## DOCUMENT PASSAGE
──────
It was founded in 1756 as Imperial Brewery owned by the Imperial Chamber. It is one of the oldest breweries in Serbia. The production of 12,000 hectoliters of beer was recorded in the 18th century. The brewery was transferred to private ownership for the first time at the end of the 19th century. Major investments were characteristic of that phase, with a primary goal of modernizing the brewing process and enlarging production capacities. In the period prior to World War I, the yearly production of beer was 16,000 hectoliters.

The brewery went through hard times in 1930s, which ultimately led to the disruption of production in 1935. Nine years later, after the liberation of Belgrade in World War II and reparation of the old equipment, a new phase of the company began. By 1950, more than 40,000 hectoliters of beer were produced. Continuous investments resulted in the reconstruction and modernization of the production facilities and the application of new technologies in the production process and the increase in the beer production capacities. All this was conducted in the period 1958–1966 and it represented a basis for further development of the brewery and transformation into large company.

In the 1970s, the process of automated production lines was introduced, the result of which was production over 630,000 hectoliters of beer in 1977, as well as the introduction of new non-alcoholic beverages tasting of orange, lemon, blueberry and Alpine herbs. The result of the economic sanctions in the 1990s was a brief period of decrease in the brewery production, so that 475,000 hectoliters of beer was produced yearly.

The company began transferring into the private ownership in 1991, and in 2003 it became a part of the international InterBrew network which merged in 2005 in InBev corporation. Over three years, InBew invested around 100 million euros in technology of the company. In 2008, the company became a part of Anheuser-Busch InBev. In December 2009, Apatin Brewery became a part of the StarBev regional brewery group based in Prague, founded by a leading investment company CVC Capital Partners. Except Serbia, the group operated on the markets of Bosnia and Herzegovina, Bulgaria, Croatia, Czech Republic, Hungary, Montenegro, Romania and Slovakia.

On 3 April 2012, Molson Coors brewing company has completed its previously announced acquisition of StarBev for approximately €2.65 billion. This way, Molson Coors took over the regional brewing group Starbev, as part of which Apatin Brewery in Serbia has been operating.

As of 2006, it is the leading brewery on the Serbian market.

==Brands==
Brands produced in Apatin Brewery are: Jelen, Apatinsko, Jelen Cool, Jelen Fresh, Staropramen, Beck's, Stella Artois, Nikšićko pivo and Nikšićko tamno. Jelen is the leading beer brand on the Serbian market, and has its share in Bosnia and Herzegovina, Montenegro and Macedonia.

==Marketing==
Apatin Brewery is known for its slogans for each of its brands: Jelen Pivo – "Men know why"; Jelen Cool – "Anytime, anywhere"; Nikšićko Pivo – "Always among friends"; Beck’s – "Deliberately different". According to the results of a 2009 study of TNS Medium Gallup, Apatin Brewery ranked third in Serbia in advertising and overall business results.

Apatin Brewery is the sponsor of the Guča Trumpet Festival.
──────
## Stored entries
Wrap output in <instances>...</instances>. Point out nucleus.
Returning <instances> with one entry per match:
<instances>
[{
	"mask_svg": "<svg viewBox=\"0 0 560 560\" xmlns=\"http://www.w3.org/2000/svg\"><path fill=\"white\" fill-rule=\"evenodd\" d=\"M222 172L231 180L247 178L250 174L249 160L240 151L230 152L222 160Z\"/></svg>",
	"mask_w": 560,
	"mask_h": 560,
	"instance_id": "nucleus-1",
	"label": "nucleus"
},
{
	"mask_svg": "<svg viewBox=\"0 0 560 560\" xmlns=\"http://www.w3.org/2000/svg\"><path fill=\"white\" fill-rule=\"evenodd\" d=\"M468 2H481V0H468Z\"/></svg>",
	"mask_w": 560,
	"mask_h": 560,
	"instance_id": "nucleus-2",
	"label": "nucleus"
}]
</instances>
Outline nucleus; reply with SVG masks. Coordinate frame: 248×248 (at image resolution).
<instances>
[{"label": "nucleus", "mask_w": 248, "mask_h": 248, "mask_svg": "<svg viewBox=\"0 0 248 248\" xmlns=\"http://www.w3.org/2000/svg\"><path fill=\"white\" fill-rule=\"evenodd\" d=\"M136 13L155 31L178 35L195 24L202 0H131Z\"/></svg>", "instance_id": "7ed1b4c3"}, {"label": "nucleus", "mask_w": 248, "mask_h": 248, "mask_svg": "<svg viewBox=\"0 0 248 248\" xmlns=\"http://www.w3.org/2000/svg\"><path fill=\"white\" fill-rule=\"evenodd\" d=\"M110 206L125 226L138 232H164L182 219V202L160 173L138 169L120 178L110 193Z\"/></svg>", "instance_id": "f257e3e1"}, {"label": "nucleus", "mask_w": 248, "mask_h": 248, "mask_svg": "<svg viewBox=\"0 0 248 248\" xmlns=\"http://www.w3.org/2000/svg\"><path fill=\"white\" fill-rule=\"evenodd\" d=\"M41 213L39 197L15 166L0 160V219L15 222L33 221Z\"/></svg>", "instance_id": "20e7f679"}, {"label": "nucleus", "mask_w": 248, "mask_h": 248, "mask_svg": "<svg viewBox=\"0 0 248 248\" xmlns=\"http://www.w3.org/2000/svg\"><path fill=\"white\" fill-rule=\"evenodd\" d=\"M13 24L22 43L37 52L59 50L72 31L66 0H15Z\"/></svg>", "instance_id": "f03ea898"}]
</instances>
──────
Translate into Spanish this sentence from the Apatin Brewery text above: "Apatin Brewery is the sponsor of the Guča Trumpet Festival."

Apatin Brewery es el patrocinador del Festival de Trompetas de Guča.